I'm an electrical enginner, still studying, but close, plan to go into local area network engineering, but I deal with consumer electronics day in day out, they're not like cars, where bugs are fixed through the years.
Electronics usually function flawlessly before mass production, via simulations and such. Then the sample production units are beaten to hell under loads of stress, overvoltaging to detect tolerances, exc. Then, the first verions go to the customer.
After a little while, the manufacture decides to make more money (or save some as they look at it) and manufacture a 'compatible, alike product' by cutting a) quality control b) quality of components c) alterations to design to save costs or d) all the above.
Usually D, especially the case of Playstation, PS2, XBOX, DVD Players, various computer products such as CD Burners and especially devices such as cell phones and pagers.
Sometimes, products even LOSE features through this phase.
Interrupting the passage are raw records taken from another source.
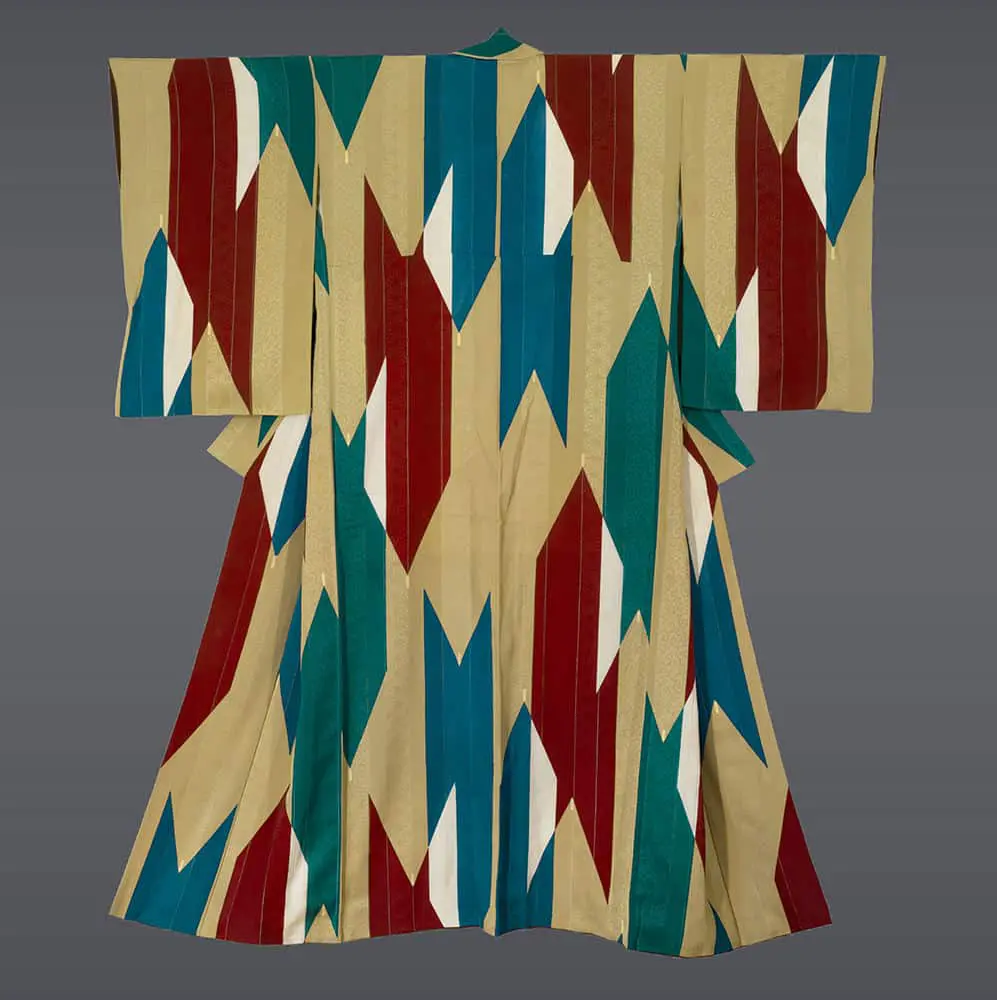 Arrow-feather-motif kimono
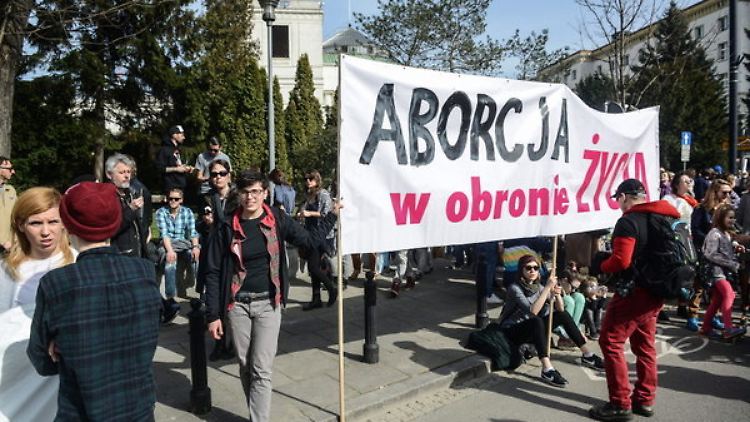 Tausende Menschen nahmen in den vergangenen Wochen an Demonstrationen gegen die Verschärfung der Regeln für Schwangerschaftsabbruch teil.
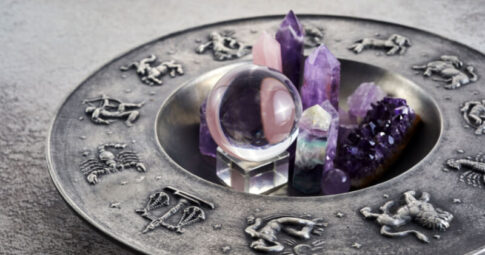 電話占いカリスで当たると評判の先生10名を厳選！無料特典も紹介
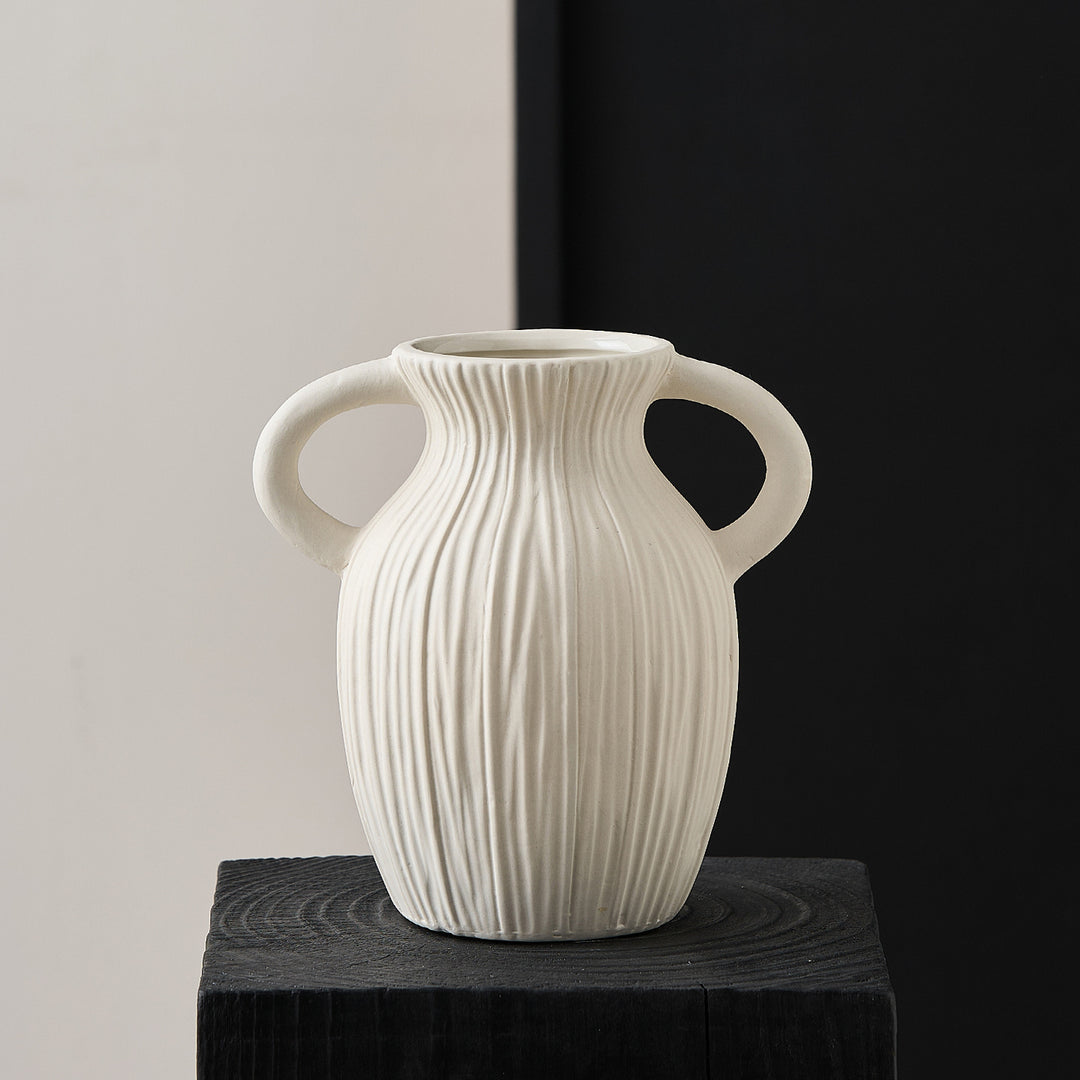 Decorative ceramic vase with artistic ribbed pattern Bowlift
Example: XBOX's manufactured after December 2002 now have ONE cooling fan, not TWO. One fan cools the CPU and GPU, not one for the CPU (also exhaust) and one for the GPU itself. ANOTHER Example: PS1 1001's had RCA and Parallel output, 5xxx series, the next in the generation, lost the RCA outputs and then needed a proprietary (expensive at the time too) Sony AV cable. Then, the 9001, last of the PS1 (not PSone) line, lost the parallel port too, not to prevent modding, but to save money on making internal traces and a connector.
Need more examples? Look around your house at ANY electronic. It's equivilent 5 years ago had BETTER quality control and better choice components, and probably functions the same or better than the newer generation model you have.